Opening stumble: After making the playoffs last season, no one saw an 11-10 start — even with Reggie Jackson’s knee tendinitis — in the first quarter of the season. Even after Jackson’s return, they’ve skidded below .500 and haven’t looked like a playoff team in the first half of the season.

Team meeting: Trying to clear up some of their woes, they had a players-only meeting after the 15-point loss to the Pacers on Dec. 17. They followed with an embarrassing, 21-point blowout at Chicago and a verbal admonishment from Van Gundy.

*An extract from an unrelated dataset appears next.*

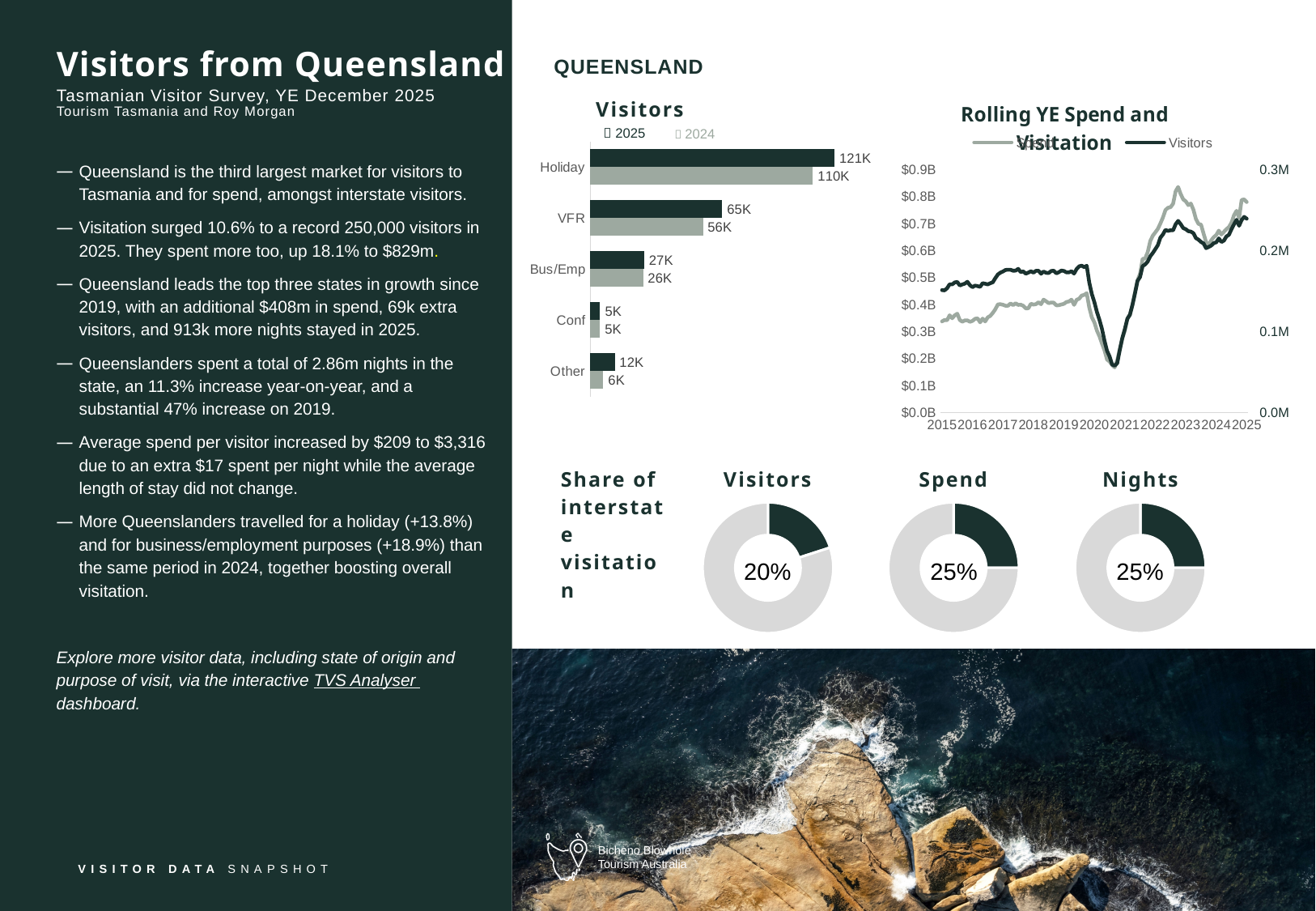
In the Visitors bar chart, which is larger for Other: the 2025 value or the 2024 value? 2025 How many series does the legend of the Visitors bar chart list? 2 In the Visitors bar chart, what is the 2025 value for Holiday? 121K What kind of chart is the Rolling YE Spend and Visitation chart? Line chart In the Share of interstate visitation donut charts, what share is shown for Visitors? 20% In the Visitors bar chart, which category has the highest 2025 value? Holiday In the Visitors bar chart, what is the difference between the 2025 and 2024 values for Holiday? 11K In the Visitors bar chart, what is the 2024 value for VFR? 56K In the Visitors bar chart, which category has the lowest 2025 value? Conf In the Rolling YE Spend and Visitation chart, is the Spend value at the end of 2025 greater or less than $0.6B? greater How many categories are shown in the Visitors bar chart? 5 In the Visitors bar chart, what is the 2025 value for Bus/Emp? 27K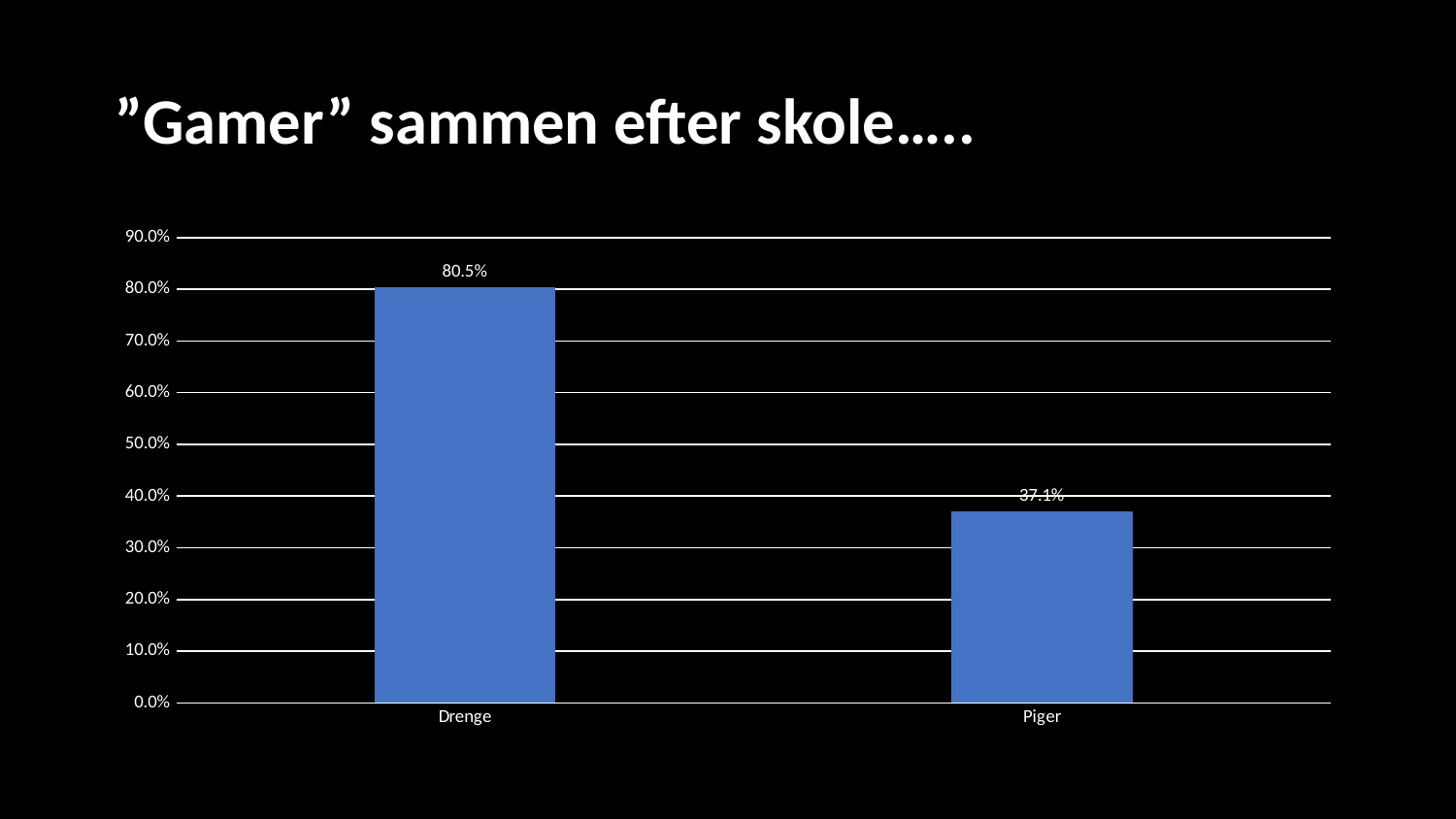
Is the value for Piger greater or less than 40.0%? less How many categories are shown on the x axis? 2 Is the value for Drenge greater or less than 70.0%? greater Which category has the lowest value? Piger Which is larger, the value for Drenge or the value for Piger? Drenge What is the title of the slide? "Gamer" sammen efter skole….. What is the difference between the values for Drenge and Piger? 43.4% What is the value for Piger? 37.1% What is the value for Drenge? 80.5% Which category has the highest value? Drenge What is the highest value shown on the y axis? 90.0% What kind of chart is shown on the slide? Bar chart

Next step: Stanley Johnson has struggled to build on his solid rookie season, languishing on the bench for stretches and falling out of favor with Van Gundy. He’s since bounced back, but the offensive production still hasn’t returned.

Team MVP

Tobias Harris: It’s odd to point to Harris as most valuable, especially after he was moved from the starting lineup to a reserve role. But he’s been their most steady scorer, averaging more than 20 points since the switch, and hasn’t griped openly about becoming the sixth man.

Unsung hero

Kentavious Caldwell-Pope: He is developing into one of the most consistent two-way players with his solid defense and improving shot selection. His offense is catching up with his defense, as he’s shooting a career high on 3-pointers, improving by more than seven percent from last season

Three reasons to be optimistic

Schedule: They have a top-10 strength of schedule in the first half and got many of their tough games out of the way already. They’ll be done with both long western trips and will have several games against teams around .500 or below.

Trade deadline: Van Gundy has made some prudent deals in the last two seasons to try to shape the roster. If he thinks another deal will make a big difference, he won’t hesitate to make the move.

It’s still early: Even with their poor play, they’re still within reach of a playoff spot in the diminished Eastern Conference. A win streak of a couple games can put them back in contention and the schedule presents the opportunity to pile up some wins against lower teams.

Three reasons to be pessimistic

They are who they are: The first half of the season is not a small sample size. They’ve had some duds, with losses to the Sixers, Nets and Magic and that’s more indicative of their identity than wins over the Clippers, Thunder and Celtics.

Chemistry: Team meetings and Van Gundy’s postgame rants aside, something may not be right in the mix. They’ve underachieved this season and there aren’t enough signs pointing to them pulling out of the tailspin — and even if they do, it could just be another first-round playoff exit.

Who’s the man? They had their struggles while Reggie Jackson was out and no one really stepped to the forefront to carry the mantle in his absence. Who’s the face of the team? Who gets the ball in a must-score situation? There are more unknowns than knowns about the long-term future and direction of the team.